Reputation: 218
How do I iterate through each value in one dataframe column and check if it contains words in another dataframe column?
a = pd.DataFrame({'text': ['the cat jumped over the hat', 'the pope pulled on the rope', 'i lost my dog in the fog']})

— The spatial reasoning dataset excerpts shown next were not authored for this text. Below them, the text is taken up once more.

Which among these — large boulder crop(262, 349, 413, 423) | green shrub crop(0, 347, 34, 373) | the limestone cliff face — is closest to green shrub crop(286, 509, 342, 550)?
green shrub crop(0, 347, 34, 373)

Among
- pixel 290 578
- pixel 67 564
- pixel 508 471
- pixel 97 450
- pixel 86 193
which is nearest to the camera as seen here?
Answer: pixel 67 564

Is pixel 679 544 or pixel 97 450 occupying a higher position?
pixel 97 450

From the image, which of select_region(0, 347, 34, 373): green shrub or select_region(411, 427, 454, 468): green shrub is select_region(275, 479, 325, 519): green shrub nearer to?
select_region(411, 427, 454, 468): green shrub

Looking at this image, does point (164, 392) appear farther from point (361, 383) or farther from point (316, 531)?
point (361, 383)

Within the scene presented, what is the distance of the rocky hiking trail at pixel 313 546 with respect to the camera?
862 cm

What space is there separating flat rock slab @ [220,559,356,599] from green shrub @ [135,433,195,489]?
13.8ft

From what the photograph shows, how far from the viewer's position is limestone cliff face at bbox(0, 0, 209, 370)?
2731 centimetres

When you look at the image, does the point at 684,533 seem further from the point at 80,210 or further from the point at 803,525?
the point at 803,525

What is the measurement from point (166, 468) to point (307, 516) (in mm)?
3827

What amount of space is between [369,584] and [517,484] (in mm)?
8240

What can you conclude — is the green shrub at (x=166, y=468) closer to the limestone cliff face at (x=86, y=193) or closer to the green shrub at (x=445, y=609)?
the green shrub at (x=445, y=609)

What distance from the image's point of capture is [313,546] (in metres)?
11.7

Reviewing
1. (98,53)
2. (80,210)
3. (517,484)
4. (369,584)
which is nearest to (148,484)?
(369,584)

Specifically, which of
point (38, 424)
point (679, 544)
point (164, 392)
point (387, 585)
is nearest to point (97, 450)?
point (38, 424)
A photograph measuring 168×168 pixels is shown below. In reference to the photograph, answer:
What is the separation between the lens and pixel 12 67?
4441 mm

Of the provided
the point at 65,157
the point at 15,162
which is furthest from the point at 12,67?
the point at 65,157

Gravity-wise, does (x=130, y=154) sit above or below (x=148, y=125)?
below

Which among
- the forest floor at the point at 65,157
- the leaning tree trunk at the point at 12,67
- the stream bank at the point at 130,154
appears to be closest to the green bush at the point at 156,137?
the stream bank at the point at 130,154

b = pd.DataFrame({'dirty_words': ['cat', 'dog', 'parakeet']})
a
text
0 the cat jumped over the hat
1 the pope pulled on the rope
2 i lost my dog in the fog
b
dirty_words
0 cat
1 dog
2 parakeet
I want to get a new dataframe that contains only these values:
result
0 the cat jumped over the hat
1 i lost my dog in the fog
Upvotes: 3
Views: 2592
Reputation: 323236
I think you can use isin
after str.split
a[pd.DataFrame(a.text.str.split().tolist()).isin(b.dirty_words.tolist()).any(1)]
Out[380]:
text
0 the cat jumped over the hat
2 i lost my dog in the fog
Upvotes: 3
Reputation: 402493
Use regex matching with str.contains
.
p = '|'.join(b['dirty_words'].dropna())
a[a['text'].str.contains(r'\b{}\b'.format(p))]
text
0 the cat jumped over the hat
2 i lost my dog in the fog
The word boundaries ensure you won't match "catch" just because it contains "cat" (thanks @DSM).
Upvotes: 3
Reputation: 164673
You can use a list comprehension with any
after splitting strings by whitespace. This method won't include "catheter" just because it includes "cat".
mask = [any(i in words for i in b['dirty_words'].values) \
for words in a['text'].str.split().values]
print(a[mask])
text
0 the cat jumped over the hat
2 i lost my dog in the fog
Upvotes: 3